» **Directions for this task**
Please reproduce the following listing verbatim, keeping every line.

» **Records of spatial reasoning questions**

========================

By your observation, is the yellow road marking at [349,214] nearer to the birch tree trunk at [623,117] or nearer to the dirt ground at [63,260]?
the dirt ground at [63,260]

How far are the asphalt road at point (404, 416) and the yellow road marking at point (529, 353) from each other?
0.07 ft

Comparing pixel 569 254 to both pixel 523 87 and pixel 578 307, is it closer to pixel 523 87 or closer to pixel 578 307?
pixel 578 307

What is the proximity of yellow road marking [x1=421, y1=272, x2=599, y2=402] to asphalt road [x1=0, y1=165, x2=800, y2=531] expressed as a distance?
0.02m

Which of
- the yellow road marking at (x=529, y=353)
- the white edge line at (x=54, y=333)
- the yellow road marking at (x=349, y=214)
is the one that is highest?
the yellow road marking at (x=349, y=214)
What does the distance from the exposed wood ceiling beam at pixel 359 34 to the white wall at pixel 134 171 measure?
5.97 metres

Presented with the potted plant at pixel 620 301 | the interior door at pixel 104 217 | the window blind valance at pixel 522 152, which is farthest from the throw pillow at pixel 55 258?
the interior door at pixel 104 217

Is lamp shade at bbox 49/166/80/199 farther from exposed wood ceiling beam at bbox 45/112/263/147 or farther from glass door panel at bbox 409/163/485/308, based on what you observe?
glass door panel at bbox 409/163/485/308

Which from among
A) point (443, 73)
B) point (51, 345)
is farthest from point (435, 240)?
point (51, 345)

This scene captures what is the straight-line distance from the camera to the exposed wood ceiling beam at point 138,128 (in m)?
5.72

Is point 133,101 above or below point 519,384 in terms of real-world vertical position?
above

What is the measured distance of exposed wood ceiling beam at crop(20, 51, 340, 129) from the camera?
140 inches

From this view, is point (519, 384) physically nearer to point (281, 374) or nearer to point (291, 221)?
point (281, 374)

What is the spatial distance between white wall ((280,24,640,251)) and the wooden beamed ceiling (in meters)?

========================

» **Solution for this task**
By your observation, is the yellow road marking at [349,214] nearer to the birch tree trunk at [623,117] or nearer to the dirt ground at [63,260]?
the dirt ground at [63,260]

How far are the asphalt road at point (404, 416) and the yellow road marking at point (529, 353) from each other?
0.07 ft

Comparing pixel 569 254 to both pixel 523 87 and pixel 578 307, is it closer to pixel 523 87 or closer to pixel 578 307?
pixel 578 307

What is the proximity of yellow road marking [x1=421, y1=272, x2=599, y2=402] to asphalt road [x1=0, y1=165, x2=800, y2=531] expressed as a distance?
0.02m

Which of
- the yellow road marking at (x=529, y=353)
- the white edge line at (x=54, y=333)
- the yellow road marking at (x=349, y=214)
is the one that is highest?
the yellow road marking at (x=349, y=214)
What does the distance from the exposed wood ceiling beam at pixel 359 34 to the white wall at pixel 134 171 measure?
5.97 metres

Presented with the potted plant at pixel 620 301 | the interior door at pixel 104 217 | the window blind valance at pixel 522 152, which is farthest from the throw pillow at pixel 55 258?
the interior door at pixel 104 217

Is lamp shade at bbox 49/166/80/199 farther from exposed wood ceiling beam at bbox 45/112/263/147 or farther from glass door panel at bbox 409/163/485/308, based on what you observe?
glass door panel at bbox 409/163/485/308

Which from among
A) point (443, 73)
B) point (51, 345)
is farthest from point (435, 240)?
point (51, 345)

This scene captures what is the straight-line distance from the camera to the exposed wood ceiling beam at point 138,128 (in m)?
5.72

Is point 133,101 above or below point 519,384 in terms of real-world vertical position?
above

What is the measured distance of exposed wood ceiling beam at crop(20, 51, 340, 129) from the camera?
140 inches

From this view, is point (519, 384) physically nearer to point (281, 374) or nearer to point (291, 221)?
point (281, 374)

What is the spatial distance between white wall ((280,24,640,251)) and the wooden beamed ceiling (in meters)?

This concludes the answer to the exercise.